18 avril 2008 5 18 /04 /avril /2008 05:52
Un auteur : Bruno ALBERRO
Une maison d'édition : ELAN SUD

Raconter une histoire.
Qu’est ce qui peut inciter quelqu’un à écrire ? C’est toute la question qui habite l’auteur. Je ne peux m’exprimer au nom des autres bien plus grands que moi. Pour ma part un jour, à l’approche de la cinquantaine, je n’ai plus eu envie de me comparer avec les écrivains que j’adulais. Je me suis contenté de raconter une histoire. Comme un enfant qui mêle réalité et pure invention.
"De l’autre côté", édité chez Elan sud à Orange, vient des ces mondes extraits de la vérité partielle issue de mes voyages et dans la fiction que permet le roman. C’est le fruit d’un chemin initiatique qui m’a conduit au fil des années en Afrique ou en Amérique latine. En utilisant le Je comme technique de narration, le lecteur peut se demander qu’elle est la part de vécu de l’auteur, qu’elle est celle de l’inconscient et du conscient. Il m’est difficile de faire la ou les séparations. Je n’ai pas eu de cloisonnement et je ne me reconnais pas dans ce Je.
Ce Je peut choquer car il place le lecteur dans un rôle d’anti-héros qui peut lui paraître abaissant. Un Je caméra qui observe ce qu’il voit et analyse ce qu’il ressent sans se vouloir moralisateur. Peut être moi même, dans mon travail de journaliste à Vaucluse matin, j’agis aussi de cette manière pour laisser le lecteur choisir et pousser les portes lui même. Celles que je voudrais ouvrir au quotidien dans mon exercice d’écriture qui ne s’attache qu’à relater des faits.
Dans "De l’autre côté" j’ai le sentiment de m’être transformé en éponge qu’on a pressée. Une éponge qui s’est imbibée toute une vie jusqu’au trop plein. Il a débordé quand, arrivant dans un village du Guatemala, un médecin indien m’a raconté de façon la plus naturelle du monde que la veille des soldats du gouvernement étaient entrés dans le village et avaient tiré au hasard dans les maisons. C’est l’embryon d’une colère. Le livre m’a permis de retrouver une paix intérieure.
Il m’est resté le goût d’écrire traduit avec "Evariste Galois" sorti en décembre dernier. J’ai trouvé plaisir à raconter d’autres histoires. Il reste à les partager. Car des écrits enfouis dans un tiroir demeurent des lettres mortes. Nous avons tous des histoires à partager.
Bruno ALBERRO

Qu’est-ce qu’une maison d’édition?
Une maison d’édition, c’est un directeur éditorial, un directeur littéraire, un responsable d’édition, un secrétaire d’édition, un responsable du service correction, un lecteur correcteur, un responsable du service documentation et iconographie, un documentaliste, un comité de lecture aux sensibilités multiples.
C’est beaucoup, en effet.
Les postes sont souvent cumulés comme c’est le cas aux Éditions Elan Sud, à Orange.
Tous les jours des manuscrits arrivent à Elan Sud. Envoyés souvent à l’aveugle, ils atterrissent sur une pile en attente de lecture. Une première sélection : le sujet, l’aptitude de l’auteur à écrire, une résonance dans le texte qui sensibilise des convictions personnelles… ce n’est pas simple.
J'ai choisi la littérature sous forme de roman ou d'essai au sein de plusieurs collections répondant au plus grand nombre de lecteurs, tout en restant attentive à d'autres formes, d'autres directions.

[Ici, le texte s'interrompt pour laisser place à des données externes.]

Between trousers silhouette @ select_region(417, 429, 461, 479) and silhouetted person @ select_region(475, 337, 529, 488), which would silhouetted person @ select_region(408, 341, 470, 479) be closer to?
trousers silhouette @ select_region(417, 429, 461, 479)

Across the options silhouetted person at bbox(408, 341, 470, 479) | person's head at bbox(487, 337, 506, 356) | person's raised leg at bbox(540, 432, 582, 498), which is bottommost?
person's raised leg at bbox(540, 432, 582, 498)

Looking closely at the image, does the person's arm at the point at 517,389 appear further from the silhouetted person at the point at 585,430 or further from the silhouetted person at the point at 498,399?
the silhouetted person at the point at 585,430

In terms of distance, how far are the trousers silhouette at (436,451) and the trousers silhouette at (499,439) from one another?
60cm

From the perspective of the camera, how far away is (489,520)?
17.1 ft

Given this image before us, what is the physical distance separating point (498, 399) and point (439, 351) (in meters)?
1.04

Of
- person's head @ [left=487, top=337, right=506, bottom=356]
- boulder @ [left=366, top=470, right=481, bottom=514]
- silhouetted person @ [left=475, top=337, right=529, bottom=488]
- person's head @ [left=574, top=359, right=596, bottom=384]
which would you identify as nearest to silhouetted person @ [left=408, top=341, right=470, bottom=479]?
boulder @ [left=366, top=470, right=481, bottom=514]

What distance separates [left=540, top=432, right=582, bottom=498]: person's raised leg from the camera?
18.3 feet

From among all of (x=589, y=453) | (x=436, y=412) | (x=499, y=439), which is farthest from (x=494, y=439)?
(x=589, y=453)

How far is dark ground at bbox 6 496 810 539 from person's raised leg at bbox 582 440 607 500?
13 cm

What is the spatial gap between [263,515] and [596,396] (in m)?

C’est un travail de longue haleine très prenant. Sur quelques centaines de manuscrits réceptionnés, il y en aura un qui, peut-être, retiendra mon attention.
Un élu et de nombreux déçus !
Un éditeur qui se respecte doit financer dans l’intégralité toutes les étapes de la production du livre, c’est un pari sur l’avenir.
La loi interdit à l'éditeur de faire financer le livre par l'auteur. S'il le fait, c’est une opération commerciale, une prestation de service. L’auteur doit alors être maître de son œuvre et l'ouvrage ne doit en aucun cas porter le nom du prestataire.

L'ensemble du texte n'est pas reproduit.